There are a couple of problems with this line of thought, however. First, while throwing more money at health IT would accelerate adoption of electronic medical records, the number of extra software and technical jobs that would be created would be far fewer than the number that would be eliminated as a result of the efficiencies that healthcare providers would gain from computerization. Second, there aren't enough nurses now because our training system can't keep up with demand. It's doubtful that we could end that shortfall quickly. A more fundamental problem is that in a time when money is tight, we can't spend more on health care; we have to figure out how to get more for less.
Both Tom Daschle, who will be leading the reform brigade, and the health-policy experts who recently wrote a report on reform under the aegis of the Center for American Progress, Obama's central think tank, believe that delivery-system reform will be necessary to achieve the Administration's goals. And that means cutting lots of waste out of the system. In this effort, the Obamians will have strong support from employers and AHIP, the insurance industry association. In its latest reform proposal, AHIP called for Congress to set a goal of reducing the growth of healthcare costs by up to 30 percent over five years, which would save about $500 billion. On the other side, as Daschle has acknowledged, there will be fierce opposition from the health care industry to any serious reform effort that will reduce the income or threaten the positions of healthcare providers.
If the Obamians can harness the forces of employers, insurers and consumers to overcome the power of healthcare providers, pharma companies, and device makers, they will have an opportunity to take a giant whack out of the waste and overuse of technology that are chiefly responsible for our healthcare crisis. But if they do so, they will also be slowing the healthcare job engine in communities large and small.

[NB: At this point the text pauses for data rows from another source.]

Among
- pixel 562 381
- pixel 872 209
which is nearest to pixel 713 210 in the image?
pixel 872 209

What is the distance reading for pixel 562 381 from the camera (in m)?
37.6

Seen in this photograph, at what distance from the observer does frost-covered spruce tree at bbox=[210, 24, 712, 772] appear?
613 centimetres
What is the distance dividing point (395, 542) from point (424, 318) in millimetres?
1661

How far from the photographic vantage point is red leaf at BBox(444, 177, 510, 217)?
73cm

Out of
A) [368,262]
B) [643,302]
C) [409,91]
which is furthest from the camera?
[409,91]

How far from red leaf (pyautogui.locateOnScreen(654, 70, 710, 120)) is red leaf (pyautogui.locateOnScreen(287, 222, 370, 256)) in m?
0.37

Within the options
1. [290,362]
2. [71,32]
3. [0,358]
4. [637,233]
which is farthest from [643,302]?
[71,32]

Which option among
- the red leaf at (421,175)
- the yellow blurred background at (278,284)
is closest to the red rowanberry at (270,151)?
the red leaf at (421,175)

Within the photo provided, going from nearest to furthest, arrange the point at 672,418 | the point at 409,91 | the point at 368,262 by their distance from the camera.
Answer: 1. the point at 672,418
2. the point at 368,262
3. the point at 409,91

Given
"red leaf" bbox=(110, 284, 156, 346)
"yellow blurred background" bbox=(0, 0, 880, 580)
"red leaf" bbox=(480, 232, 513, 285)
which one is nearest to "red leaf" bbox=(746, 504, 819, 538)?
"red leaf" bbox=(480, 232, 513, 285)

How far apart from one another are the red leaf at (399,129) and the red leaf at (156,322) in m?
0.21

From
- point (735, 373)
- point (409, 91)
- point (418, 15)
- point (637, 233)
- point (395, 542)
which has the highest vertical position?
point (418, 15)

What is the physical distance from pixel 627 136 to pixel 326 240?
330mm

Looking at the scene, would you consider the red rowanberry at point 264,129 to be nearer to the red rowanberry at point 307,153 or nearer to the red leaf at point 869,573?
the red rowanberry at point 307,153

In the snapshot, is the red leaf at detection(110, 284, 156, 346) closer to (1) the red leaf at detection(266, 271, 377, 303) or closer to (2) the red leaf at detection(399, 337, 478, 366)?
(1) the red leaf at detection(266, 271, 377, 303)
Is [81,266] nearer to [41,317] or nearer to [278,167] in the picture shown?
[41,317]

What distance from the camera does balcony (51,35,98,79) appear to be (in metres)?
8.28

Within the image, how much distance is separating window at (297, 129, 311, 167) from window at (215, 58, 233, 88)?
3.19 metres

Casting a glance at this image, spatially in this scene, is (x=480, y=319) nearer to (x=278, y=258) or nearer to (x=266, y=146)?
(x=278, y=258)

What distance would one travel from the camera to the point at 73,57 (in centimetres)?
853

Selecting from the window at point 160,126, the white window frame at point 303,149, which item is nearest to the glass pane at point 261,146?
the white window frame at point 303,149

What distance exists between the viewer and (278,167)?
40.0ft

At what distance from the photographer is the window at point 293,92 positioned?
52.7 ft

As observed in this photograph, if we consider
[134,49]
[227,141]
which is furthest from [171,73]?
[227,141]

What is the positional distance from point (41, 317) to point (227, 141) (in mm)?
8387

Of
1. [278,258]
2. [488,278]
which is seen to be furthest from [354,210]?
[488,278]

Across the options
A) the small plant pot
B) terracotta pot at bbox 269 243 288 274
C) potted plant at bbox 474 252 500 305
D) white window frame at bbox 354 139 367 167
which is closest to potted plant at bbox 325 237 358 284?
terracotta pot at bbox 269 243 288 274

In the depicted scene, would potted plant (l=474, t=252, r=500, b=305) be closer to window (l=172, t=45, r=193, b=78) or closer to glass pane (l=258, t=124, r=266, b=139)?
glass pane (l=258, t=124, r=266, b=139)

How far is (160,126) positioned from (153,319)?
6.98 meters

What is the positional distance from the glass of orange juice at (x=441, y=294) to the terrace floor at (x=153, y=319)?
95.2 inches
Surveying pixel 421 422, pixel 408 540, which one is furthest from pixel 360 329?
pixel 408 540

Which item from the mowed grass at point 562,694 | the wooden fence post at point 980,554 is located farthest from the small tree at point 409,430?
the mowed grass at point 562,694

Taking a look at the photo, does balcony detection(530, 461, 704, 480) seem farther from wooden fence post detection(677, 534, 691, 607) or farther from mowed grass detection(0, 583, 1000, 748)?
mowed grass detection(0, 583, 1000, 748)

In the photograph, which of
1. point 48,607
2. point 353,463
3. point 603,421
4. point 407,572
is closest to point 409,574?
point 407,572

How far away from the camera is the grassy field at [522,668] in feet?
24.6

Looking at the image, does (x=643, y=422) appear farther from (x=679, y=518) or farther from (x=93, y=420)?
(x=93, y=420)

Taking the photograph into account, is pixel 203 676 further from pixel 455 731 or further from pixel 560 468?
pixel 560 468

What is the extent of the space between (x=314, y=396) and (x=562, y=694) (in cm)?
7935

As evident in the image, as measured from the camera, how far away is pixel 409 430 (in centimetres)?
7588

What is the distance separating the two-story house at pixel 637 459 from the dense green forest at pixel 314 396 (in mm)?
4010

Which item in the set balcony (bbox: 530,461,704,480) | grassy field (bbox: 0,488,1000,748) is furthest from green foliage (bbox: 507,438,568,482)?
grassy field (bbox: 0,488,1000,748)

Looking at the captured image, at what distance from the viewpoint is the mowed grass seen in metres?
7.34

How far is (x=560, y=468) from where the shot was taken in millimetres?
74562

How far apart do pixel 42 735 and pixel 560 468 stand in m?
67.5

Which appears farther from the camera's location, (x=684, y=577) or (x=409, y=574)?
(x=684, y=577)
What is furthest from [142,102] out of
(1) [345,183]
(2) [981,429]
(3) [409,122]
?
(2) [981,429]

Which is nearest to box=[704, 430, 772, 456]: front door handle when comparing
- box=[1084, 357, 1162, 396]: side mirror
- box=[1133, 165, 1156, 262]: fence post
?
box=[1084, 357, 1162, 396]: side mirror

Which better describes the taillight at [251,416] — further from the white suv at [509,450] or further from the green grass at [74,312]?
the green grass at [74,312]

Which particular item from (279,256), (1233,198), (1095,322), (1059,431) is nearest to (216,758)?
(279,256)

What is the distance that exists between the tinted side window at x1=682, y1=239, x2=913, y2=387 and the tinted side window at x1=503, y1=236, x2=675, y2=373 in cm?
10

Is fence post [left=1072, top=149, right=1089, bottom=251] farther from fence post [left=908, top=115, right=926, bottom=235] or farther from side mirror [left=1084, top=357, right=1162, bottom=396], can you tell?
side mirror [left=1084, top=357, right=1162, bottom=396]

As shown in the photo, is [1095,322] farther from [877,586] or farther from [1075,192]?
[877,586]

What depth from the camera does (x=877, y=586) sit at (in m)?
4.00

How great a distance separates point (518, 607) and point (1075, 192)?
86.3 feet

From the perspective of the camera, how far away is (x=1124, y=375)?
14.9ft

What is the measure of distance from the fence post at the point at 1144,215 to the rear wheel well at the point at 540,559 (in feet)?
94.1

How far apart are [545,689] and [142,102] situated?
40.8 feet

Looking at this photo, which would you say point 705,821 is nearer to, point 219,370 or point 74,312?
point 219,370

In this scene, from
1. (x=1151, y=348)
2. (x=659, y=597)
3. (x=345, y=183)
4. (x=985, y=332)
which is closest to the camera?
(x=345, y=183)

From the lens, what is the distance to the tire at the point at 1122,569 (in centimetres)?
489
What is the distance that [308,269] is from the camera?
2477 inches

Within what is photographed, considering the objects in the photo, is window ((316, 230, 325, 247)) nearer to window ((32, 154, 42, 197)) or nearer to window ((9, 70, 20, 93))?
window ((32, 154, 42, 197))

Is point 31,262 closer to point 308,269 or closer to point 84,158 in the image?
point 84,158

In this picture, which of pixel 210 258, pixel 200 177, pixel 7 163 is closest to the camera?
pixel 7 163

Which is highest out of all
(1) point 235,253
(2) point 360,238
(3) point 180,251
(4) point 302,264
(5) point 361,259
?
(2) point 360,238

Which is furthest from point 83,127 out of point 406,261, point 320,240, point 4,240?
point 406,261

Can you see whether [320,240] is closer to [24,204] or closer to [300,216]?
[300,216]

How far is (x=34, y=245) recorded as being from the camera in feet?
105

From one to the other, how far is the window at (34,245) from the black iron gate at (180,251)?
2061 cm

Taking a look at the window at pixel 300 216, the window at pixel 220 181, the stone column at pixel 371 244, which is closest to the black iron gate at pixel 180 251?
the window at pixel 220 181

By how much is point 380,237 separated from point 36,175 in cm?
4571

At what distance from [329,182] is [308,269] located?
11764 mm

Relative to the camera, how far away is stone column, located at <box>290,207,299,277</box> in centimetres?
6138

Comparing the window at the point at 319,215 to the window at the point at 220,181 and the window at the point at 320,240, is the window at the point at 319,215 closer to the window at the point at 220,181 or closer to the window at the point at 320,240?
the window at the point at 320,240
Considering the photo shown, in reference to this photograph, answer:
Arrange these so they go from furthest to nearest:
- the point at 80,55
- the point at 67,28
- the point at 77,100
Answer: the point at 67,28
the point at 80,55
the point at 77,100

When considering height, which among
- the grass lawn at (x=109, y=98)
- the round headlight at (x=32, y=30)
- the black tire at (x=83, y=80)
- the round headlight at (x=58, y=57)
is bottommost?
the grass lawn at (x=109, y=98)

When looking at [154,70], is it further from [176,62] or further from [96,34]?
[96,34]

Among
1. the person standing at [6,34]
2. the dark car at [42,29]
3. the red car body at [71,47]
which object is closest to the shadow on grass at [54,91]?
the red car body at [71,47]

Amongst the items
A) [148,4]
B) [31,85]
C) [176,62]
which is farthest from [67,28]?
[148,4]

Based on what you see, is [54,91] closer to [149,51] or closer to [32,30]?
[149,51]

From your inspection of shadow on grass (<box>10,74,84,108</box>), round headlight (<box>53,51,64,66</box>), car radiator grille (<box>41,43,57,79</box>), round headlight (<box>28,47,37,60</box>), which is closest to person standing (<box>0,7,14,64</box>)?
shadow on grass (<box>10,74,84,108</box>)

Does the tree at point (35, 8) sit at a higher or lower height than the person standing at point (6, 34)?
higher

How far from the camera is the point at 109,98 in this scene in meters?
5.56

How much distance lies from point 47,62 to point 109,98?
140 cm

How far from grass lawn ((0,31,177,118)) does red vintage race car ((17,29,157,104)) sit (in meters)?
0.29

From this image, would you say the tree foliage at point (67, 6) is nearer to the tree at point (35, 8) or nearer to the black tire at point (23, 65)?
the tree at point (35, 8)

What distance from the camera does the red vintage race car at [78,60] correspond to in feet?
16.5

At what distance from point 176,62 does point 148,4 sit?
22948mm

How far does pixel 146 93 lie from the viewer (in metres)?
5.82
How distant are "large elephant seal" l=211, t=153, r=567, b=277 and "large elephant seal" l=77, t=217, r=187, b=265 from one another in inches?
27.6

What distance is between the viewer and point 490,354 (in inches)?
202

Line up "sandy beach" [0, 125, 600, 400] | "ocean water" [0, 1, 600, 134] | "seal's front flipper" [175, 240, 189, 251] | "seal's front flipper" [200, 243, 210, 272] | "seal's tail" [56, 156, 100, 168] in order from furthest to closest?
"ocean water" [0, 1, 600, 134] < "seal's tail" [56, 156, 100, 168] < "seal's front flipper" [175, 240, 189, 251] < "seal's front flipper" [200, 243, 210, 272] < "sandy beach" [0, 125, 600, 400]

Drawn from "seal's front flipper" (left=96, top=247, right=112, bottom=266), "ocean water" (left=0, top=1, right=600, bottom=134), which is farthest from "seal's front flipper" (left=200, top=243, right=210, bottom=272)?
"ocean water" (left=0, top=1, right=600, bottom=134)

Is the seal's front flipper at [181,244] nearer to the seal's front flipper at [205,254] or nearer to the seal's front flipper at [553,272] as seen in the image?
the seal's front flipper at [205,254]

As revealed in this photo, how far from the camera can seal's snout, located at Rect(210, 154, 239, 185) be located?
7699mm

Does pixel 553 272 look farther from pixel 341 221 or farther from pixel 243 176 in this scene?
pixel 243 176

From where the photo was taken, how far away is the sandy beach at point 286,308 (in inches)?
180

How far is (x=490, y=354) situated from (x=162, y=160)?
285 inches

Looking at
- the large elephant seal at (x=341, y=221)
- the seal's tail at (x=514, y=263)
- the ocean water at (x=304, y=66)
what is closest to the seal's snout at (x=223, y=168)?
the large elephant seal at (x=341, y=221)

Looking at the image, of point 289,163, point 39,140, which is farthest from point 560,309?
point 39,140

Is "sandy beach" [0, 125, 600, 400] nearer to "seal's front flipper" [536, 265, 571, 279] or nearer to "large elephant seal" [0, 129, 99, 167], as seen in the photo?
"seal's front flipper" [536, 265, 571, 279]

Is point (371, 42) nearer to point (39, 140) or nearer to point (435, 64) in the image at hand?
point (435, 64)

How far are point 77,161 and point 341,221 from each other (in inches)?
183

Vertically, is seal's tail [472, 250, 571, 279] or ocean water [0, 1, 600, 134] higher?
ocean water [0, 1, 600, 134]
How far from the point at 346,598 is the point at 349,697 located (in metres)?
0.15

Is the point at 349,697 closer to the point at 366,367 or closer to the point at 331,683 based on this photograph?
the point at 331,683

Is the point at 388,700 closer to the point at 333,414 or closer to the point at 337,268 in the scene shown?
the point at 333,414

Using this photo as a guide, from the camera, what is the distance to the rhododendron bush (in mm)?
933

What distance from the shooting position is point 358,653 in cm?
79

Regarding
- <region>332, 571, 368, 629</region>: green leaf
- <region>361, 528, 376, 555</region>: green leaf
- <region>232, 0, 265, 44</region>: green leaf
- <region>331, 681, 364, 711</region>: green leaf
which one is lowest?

There are ways to overcome this obstacle. For one thing, if Medicare paid less for procedures and more for evaluation and management--and private payers followed suit--the specialty sector would shed jobs, but some of the people laid off, including midlevel practitioners, could be employed in primary care. By planning how to shift people around within healthcare, job losses could be minimized.
Also, healthcare should be viewed within the context of the government's industrial policy. Right now, except in the defense sector, we don't have much of an industrial policy, but Obama has promised to change that. As we develop viable new industries, we should shift people into those areas from healthcare. Of course, that will require a great deal of retraining and education, and there will be dislocations. But in the long run, our economy will be better off as a result.
The point is that we can’t depend on continued growth in a healthcare sector that is rapidly becoming unaffordable to the majority of people. And we can’t ensure the future of America if our economy depends on domestically consumed services rather than on the production of competitive goods and services that can be exported around the world. So let’s stop talking about healthcare as a driver of economic growth and start realizing that the only way to ensure good healthcare for all is to reduce waste and use the money to buy care for those who don’t have it.